Wpis z mikrobloga

Radzenie przegrywowi, żeby poszedł na lekcje tańca, na siłownię, podłapał zainteresowania to tak naprawdę stawianie woza przed koniem. To są wszystko rzeczy które dla większości ludzi są normalne i wynikają z chęci do działania, zdobywania, samodoskonalenia, wewnętrznego ognia, głodu pieniędzy, kariery i szacunku. Ciągłego pragnienia "więcej". Przegryw może robić te wszystkie rzeczy, ale bez tej wewnętrznej iskry będzie to po prostu sztuczne i nienaturalne.

#przegryw
  • 8
@Grx poszedlem raz na lekcje tanca, bo zaufalem tym wszystkim poradnikom. Okazalo sie, ze wszyscy tam przychodzili juz w parach i procz mnie samotnego, bylo jeszcze 3 facetow. Na pierwszych i drugich zajeciach tanczylem z facetem. Potem zrezygnowalem, bo nie o to chodzilo w wyjsciu z przegrywu.
@tekserew: Rozumiem, Też obecnie na taki chodzę i jest problem z partnerką. Co zajęcia miałem inną. Najgorzej było na ostatnich bo już nie było bez pary żadnych stosunkowo młodych kobiet i zostały takie dużo starsze kobiety.

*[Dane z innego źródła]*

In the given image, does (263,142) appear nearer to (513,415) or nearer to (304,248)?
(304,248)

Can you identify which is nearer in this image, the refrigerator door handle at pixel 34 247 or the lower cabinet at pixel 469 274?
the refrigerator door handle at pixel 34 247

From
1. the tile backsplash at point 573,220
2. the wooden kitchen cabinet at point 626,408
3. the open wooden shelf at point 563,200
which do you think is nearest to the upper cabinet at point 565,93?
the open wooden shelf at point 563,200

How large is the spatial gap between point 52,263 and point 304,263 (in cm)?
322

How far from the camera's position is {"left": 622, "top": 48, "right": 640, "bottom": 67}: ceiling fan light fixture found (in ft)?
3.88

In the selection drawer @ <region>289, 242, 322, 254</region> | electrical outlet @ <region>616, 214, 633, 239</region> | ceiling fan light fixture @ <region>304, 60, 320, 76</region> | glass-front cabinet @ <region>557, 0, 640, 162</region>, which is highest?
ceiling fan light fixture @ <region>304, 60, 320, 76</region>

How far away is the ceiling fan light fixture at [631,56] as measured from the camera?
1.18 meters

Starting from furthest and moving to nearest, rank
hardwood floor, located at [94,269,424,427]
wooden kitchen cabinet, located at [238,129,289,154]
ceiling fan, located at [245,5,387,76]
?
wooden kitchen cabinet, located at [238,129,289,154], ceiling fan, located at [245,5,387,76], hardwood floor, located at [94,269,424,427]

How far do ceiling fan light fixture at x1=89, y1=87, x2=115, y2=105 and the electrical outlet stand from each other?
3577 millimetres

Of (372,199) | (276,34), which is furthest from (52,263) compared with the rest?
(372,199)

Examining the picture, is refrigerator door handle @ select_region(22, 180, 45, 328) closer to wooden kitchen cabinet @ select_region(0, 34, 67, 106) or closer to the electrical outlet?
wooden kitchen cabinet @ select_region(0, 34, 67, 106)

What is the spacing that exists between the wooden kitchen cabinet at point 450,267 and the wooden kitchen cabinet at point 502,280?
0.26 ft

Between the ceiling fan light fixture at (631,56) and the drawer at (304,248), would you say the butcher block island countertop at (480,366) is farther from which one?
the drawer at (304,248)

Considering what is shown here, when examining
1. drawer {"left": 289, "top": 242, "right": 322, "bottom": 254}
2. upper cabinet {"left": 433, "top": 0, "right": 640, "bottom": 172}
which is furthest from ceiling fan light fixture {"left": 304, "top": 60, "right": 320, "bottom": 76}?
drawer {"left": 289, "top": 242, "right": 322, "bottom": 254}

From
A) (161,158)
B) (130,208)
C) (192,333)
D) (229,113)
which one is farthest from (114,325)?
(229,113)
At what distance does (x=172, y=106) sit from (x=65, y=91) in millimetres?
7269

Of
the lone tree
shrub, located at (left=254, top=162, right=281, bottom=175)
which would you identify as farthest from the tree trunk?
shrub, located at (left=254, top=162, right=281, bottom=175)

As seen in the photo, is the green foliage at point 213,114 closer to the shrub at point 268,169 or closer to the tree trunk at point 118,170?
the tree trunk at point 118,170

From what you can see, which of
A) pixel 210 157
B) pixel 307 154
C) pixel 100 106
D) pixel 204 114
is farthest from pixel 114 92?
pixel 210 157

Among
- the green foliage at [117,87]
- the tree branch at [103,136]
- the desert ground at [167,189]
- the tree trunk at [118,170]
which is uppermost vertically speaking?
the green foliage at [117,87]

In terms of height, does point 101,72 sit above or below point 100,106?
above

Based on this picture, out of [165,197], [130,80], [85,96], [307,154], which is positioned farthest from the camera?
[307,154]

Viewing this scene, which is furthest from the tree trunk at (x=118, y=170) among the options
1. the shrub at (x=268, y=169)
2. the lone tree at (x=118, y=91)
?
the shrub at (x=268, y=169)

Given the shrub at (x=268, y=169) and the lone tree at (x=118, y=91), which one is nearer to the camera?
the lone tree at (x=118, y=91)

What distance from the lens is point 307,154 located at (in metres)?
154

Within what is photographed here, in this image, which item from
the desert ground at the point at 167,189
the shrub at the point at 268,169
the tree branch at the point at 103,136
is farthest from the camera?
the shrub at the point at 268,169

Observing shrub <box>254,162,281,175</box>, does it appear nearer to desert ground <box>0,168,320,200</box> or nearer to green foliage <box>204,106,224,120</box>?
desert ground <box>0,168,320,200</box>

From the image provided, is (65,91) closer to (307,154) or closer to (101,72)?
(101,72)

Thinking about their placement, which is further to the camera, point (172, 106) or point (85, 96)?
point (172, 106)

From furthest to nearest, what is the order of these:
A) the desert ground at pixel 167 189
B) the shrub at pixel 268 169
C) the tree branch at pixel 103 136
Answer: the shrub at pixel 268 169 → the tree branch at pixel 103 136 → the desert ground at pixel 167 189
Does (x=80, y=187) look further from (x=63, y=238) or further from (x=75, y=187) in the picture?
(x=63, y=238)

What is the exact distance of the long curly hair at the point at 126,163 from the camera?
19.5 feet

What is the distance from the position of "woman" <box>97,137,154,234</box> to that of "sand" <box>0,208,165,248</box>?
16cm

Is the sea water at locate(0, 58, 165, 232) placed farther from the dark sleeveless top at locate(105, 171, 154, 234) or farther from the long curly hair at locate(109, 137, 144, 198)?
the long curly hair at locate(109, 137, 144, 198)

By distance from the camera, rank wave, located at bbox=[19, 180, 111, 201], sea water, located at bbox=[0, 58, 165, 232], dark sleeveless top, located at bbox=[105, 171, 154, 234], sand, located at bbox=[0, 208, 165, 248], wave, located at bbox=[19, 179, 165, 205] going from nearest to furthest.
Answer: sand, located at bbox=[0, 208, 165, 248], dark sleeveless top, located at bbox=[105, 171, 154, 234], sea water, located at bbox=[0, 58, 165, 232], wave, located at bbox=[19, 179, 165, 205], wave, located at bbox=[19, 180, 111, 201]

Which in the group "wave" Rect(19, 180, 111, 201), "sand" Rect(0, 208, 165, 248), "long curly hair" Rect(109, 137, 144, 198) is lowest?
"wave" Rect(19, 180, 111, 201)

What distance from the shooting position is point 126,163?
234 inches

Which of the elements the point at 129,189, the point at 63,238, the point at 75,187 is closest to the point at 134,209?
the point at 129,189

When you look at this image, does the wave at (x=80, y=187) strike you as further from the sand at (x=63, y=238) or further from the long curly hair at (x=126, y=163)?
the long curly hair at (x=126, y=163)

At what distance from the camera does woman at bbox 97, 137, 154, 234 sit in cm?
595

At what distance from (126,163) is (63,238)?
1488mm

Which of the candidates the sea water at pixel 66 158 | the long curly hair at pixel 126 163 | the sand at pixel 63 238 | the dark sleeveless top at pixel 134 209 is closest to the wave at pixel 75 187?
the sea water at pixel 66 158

Nie mam problemu żeby tańczyć ze starszymi kobietami, ale one niestety bardzo słabo tańczą, nie mają często wyczucia rytmu i w ogóle kondycji żeby sobie radzić dobrze w tańcach.
@dusankuciak: ja na różne kursy tańca chodzę już od paru lat i to jest moja największa pasja. Też wiele razy czułem, że tam nie pasuję, ale te trudne chwile pomagało mi przetrwać samozaparcie by się nie poddawać.
@Grx: przegryw też ma jakieś swoje zainteresowania i zajawki. Nie musi iść na siłę na kurs tańca. Niech idzie na kurs tego, co lubi - nie wiem, modelarstwo, podyplomówka z historii, kurs turystyki górskiej, klub szachowy, konwenty. I tam się poznaje ludzi, którzy lubią to samo.